A mild acromioclavicular joint dislocation can be treated conservatively. This involves functional exercise of the shoulder in the case of Tossy I. In the case of Tossy II and Rockwood I to II, the shoulder is first immobilized in a so-called Gilchrist bandage for about two weeks. During this time, the patient receives pain medication. In addition, the shoulder area can be treated with cold (cryotherapy). Subsequent physiotherapy can have a positive effect on healing. However, the shoulder should only be moved to the horizontal plane for four to six weeks.

Acromioclavicular joint dislocation: Surgery

Acromioclavicular joint dislocation: Course of the disease and prognosis

After conservative treatment, the prognosis is good for a Rockwood type I to II. However, in the Rockwood type II injury, painful osteoarthritis can develop due to an incompletely dislocated acromioclavicular joint. This can also occur with the type III injury, as the acromioclavicular joint can partially dislocate over time as the scars have shrunk. Sometimes this must be corrected surgically.
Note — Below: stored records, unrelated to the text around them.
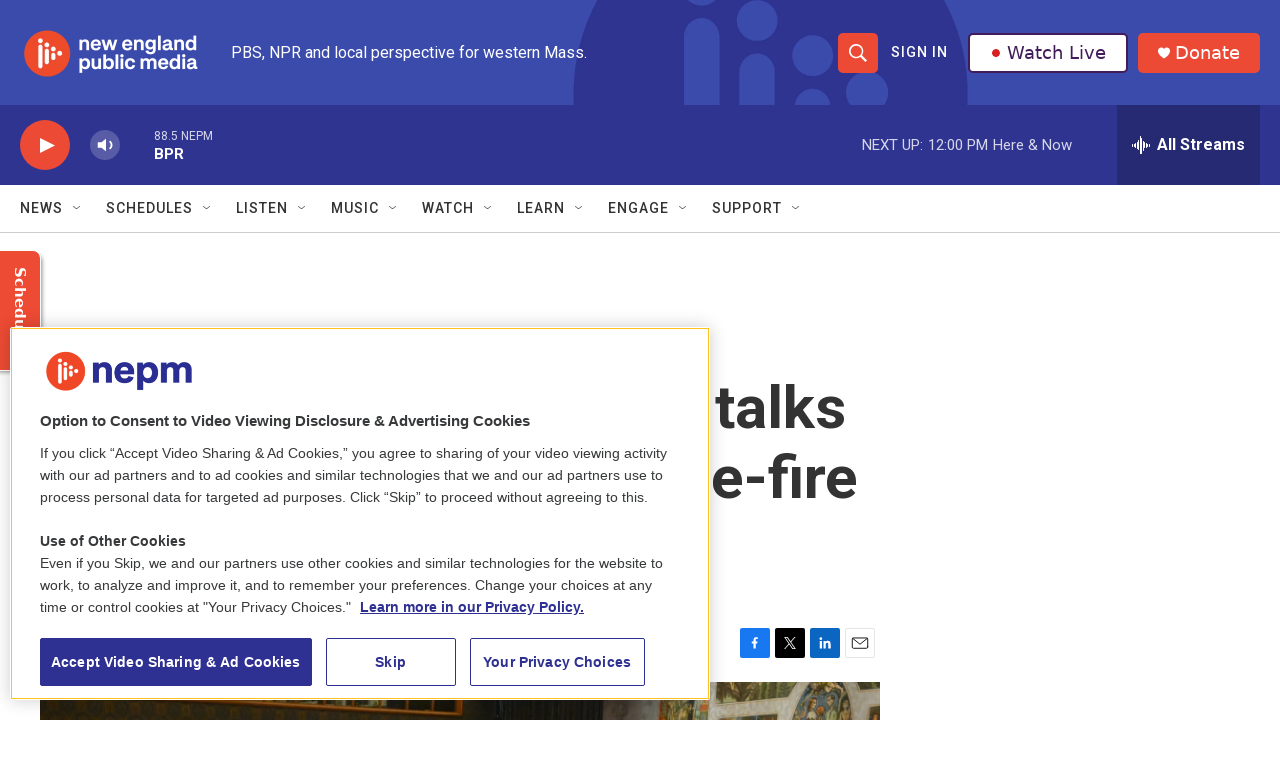

--- FILE ---
content_type: text/html; charset=utf-8
request_url: https://www.google.com/recaptcha/api2/aframe
body_size: 269
content:
<!DOCTYPE HTML><html><head><meta http-equiv="content-type" content="text/html; charset=UTF-8"></head><body><script nonce="RfXJg2xvFSRLAUdqSDCCJQ">/** Anti-fraud and anti-abuse applications only. See google.com/recaptcha */ try{var clients={'sodar':'https://pagead2.googlesyndication.com/pagead/sodar?'};window.addEventListener("message",function(a){try{if(a.source===window.parent){var b=JSON.parse(a.data);var c=clients[b['id']];if(c){var d=document.createElement('img');d.src=c+b['params']+'&rc='+(localStorage.getItem("rc::a")?sessionStorage.getItem("rc::b"):"");window.document.body.appendChild(d);sessionStorage.setItem("rc::e",parseInt(sessionStorage.getItem("rc::e")||0)+1);localStorage.setItem("rc::h",'1768927052821');}}}catch(b){}});window.parent.postMessage("_grecaptcha_ready", "*");}catch(b){}</script></body></html>

--- FILE ---
content_type: text/plain; charset=utf-8
request_url: https://gdapi.pushplanet.com/
body_size: 573
content:
{
  "ip_blocked": false,
  "devsrc": "memory",
  "ip_key": "ip_18.217.148.142",
  "ip_hits": 1,
  "da": "bg*br*al|Apple%bt*bm*bs*cb*bu*dl$0^j~m|131.0.0.0%v~d~f~primarySoftwareType|Robot%s~r~dg*e~b~dq*z|Blink%cn*ds*ba*ch*cc*n|Chrome%t~bl*ac~aa~g~y|macOS%ce*ah~bq*bd~dd*cq$0^cl*df*bp*ad|Desktop%bh*c~dc*dn*bi*ae~ci*cx*p~bk*de*bc*i~h|10.15.7%cd*w~cu*ck*l~u~partialIdentification*af~bz*db*ab*q~a*cp$0^dh*k|Apple%cr*ag|-",
  "ts": 1768927052001.0,
  "ep": "lightboxapi",
  "rand": 987659,
  "geo": {
    "ip": "18.217.148.142",
    "country_name": "United States",
    "country_code": "US",
    "zipcode": "43215",
    "longitude": -83.0061,
    "continent_code": "NA",
    "time_zone": "America/New_York",
    "continent_name": "North America",
    "latitude": 39.9625,
    "region_code": "OH",
    "city": "Columbus",
    "region_name": "Ohio",
    "metro_code": 535
  }
}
Generally, there is rarely pain with movement or weight bearing on the shoulder after a acromioclavicular joint dislocation. Immediately after the accident, the clavicle is initially noticeable as it protrudes upwards. However, after only four weeks, this is no longer visible.

Like any surgery, the surgical procedure for acromioclavicular fracture can have complications. The fracture may be displaced even after surgery in rare cases. Furthermore, pain may persist. Sometimes the cosmetic result after surgical treatment of a acromioclavicular joint dislocation is unsatisfactory if excess scar tissue has formed.